Gosh I’m lost for words or ideas on how to help because your situation is unfamiliar to me and sounds like you might be in a country where things for people out of work rely on some sort of insurance.I just want you to know I have read your post.
It must be hard being so reliant for your basic needs on someone else.
I’m sure you probably have asked your husband why he refuses to put you in his will after all the time you have been married.
I’m so sorry you were subjected to a violent partner in your second marriage.
It is not a therapists place to suggest to anyone they remarry. That’s a personal choice and it almost sounds like that was taken away from you. That is a big breach of power in a therapeutic relationship.
Ah it's fine, love. I don't think there's help for me at this point. I do appreciate and thank you for your response. Everything helps. I feel I am about done by now.
I had a therapist fall asleep while I was talking twice. Very annoying. I fired them because they denied falling asleep. I guess I am extremely boring
I feel for you about working. I am 60 and I have similar symptoms as you. Chronic fatigue is hell. I have a job but I had to be straight with my boss and tell them about my limitations. They worked with me so I work at home and work when I can. My hours are not regular. Early morning and late at night. I was lucky because I have worked at the same place for twenty years so I was not as sick twenty years ago. I found I have to try harder than most people to compensate for my health. Not ideal but it is working so far.
I also can’t concentrate on anything and feel the same about retaining information, but for some reason this doesn’t apply for online courses. I’ve been following a few of them, many in the field of psychology (I guess I’m trying to figure out what’s going on with me), and even though I feel like I cannot focus my attention to have a short conversation with someone, I didn’t have a hard time with the courses.

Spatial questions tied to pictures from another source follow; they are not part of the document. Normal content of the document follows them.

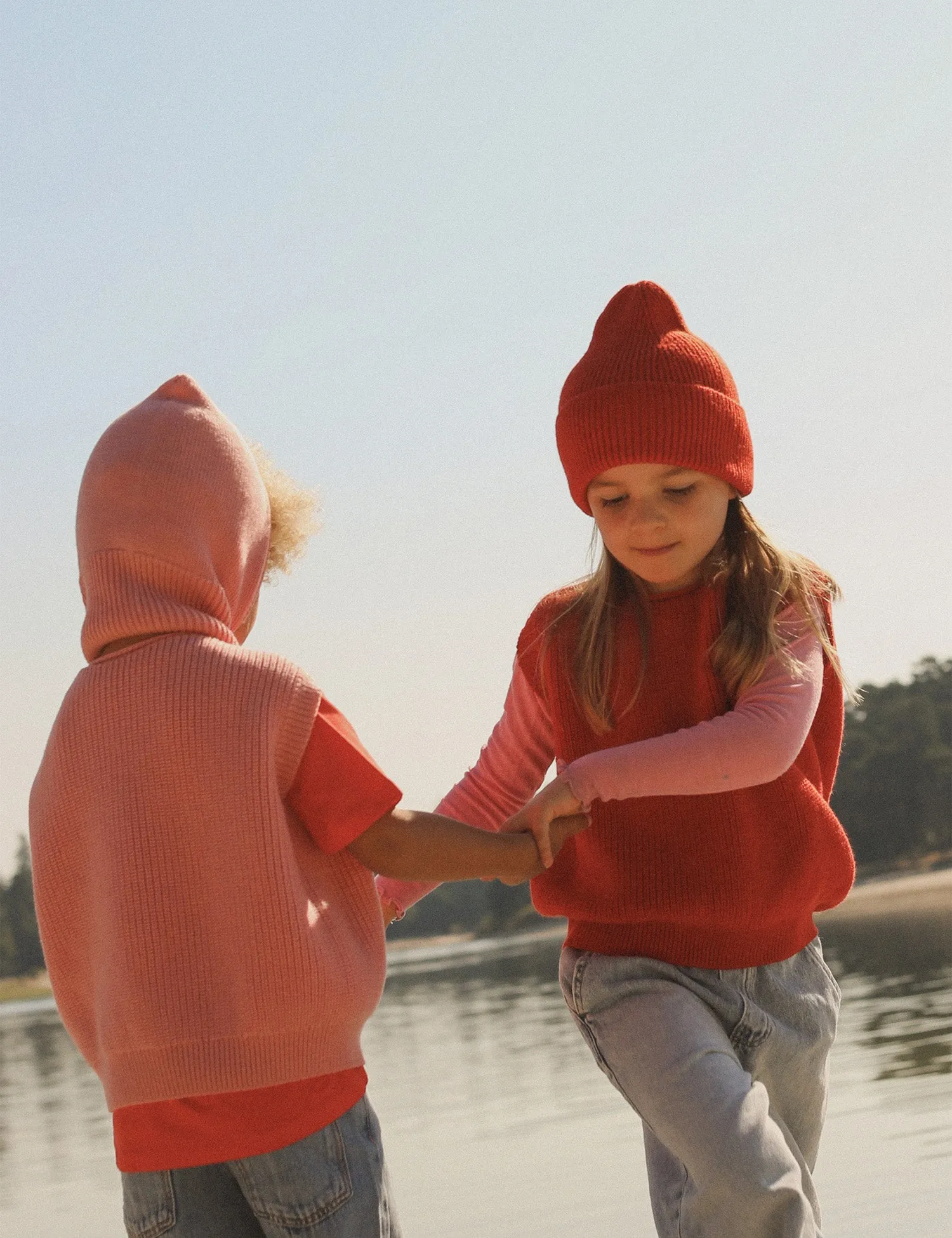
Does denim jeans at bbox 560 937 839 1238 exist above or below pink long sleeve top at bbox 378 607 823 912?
below

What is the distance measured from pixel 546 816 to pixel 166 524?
83cm

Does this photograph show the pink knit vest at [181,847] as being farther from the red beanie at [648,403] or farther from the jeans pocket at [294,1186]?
the red beanie at [648,403]

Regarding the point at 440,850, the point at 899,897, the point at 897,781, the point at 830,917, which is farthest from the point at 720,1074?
the point at 897,781

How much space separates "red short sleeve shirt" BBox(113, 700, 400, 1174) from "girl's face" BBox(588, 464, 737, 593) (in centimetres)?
76

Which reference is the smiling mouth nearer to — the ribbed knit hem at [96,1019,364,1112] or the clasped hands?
the clasped hands

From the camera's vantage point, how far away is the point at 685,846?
8.96 feet

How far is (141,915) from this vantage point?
2.15 metres

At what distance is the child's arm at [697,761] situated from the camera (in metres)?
2.63

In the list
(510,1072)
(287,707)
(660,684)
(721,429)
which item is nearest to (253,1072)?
(287,707)

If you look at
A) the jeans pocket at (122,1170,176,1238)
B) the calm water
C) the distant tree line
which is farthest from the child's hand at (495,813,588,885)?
the distant tree line

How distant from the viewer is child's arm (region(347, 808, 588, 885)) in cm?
230

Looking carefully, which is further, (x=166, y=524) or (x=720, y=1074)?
(x=720, y=1074)

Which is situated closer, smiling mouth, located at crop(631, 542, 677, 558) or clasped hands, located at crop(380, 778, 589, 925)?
clasped hands, located at crop(380, 778, 589, 925)

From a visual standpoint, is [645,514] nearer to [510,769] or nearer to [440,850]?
[510,769]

Maybe you can find one that’s interesting for you, and it might help to hold your attention. It also might give you new options for a job if you manage to stick with it. There’s plenty of free online courses on Coursera for example, why not try to find something that is of interest to you?
I am very sorry you are in this situation and I can imagine the feelings of powerlessness. It is scary to be dependant on someone else and not have a choice.
I know it is triggering but maybe you could talk to a lawyer or a social worker regarding finances.
Also, I know you mentioned that you had bad experiences with therapists. Unfortunately, it happens a lot. I have had bad experiences as well. It means we just need to listen to our own judgement and not rely on what a therapist says because they are just people and can be wrong.
There are some organizations that have people who listen and at least you can call to have a listening ear.
I know how important it is to have someone to be able to talk to about different things.
There is a pinned post called "Crisis hotlines" that has all kinds of resources for different situations:
I must agree, better times to come. I can't help with the employment thing as you are in the States, I'm in UK and our labour laws are far better than yours, I'm afraid.
Do you have any hobbies which could maybe become another income stream? Woodwork, carving, jewellery making or something similar. If you have a garden how about growing some vegetables, and maybe sell them at your gate (if permitted), or maybe get a spot at a Farmer's Market?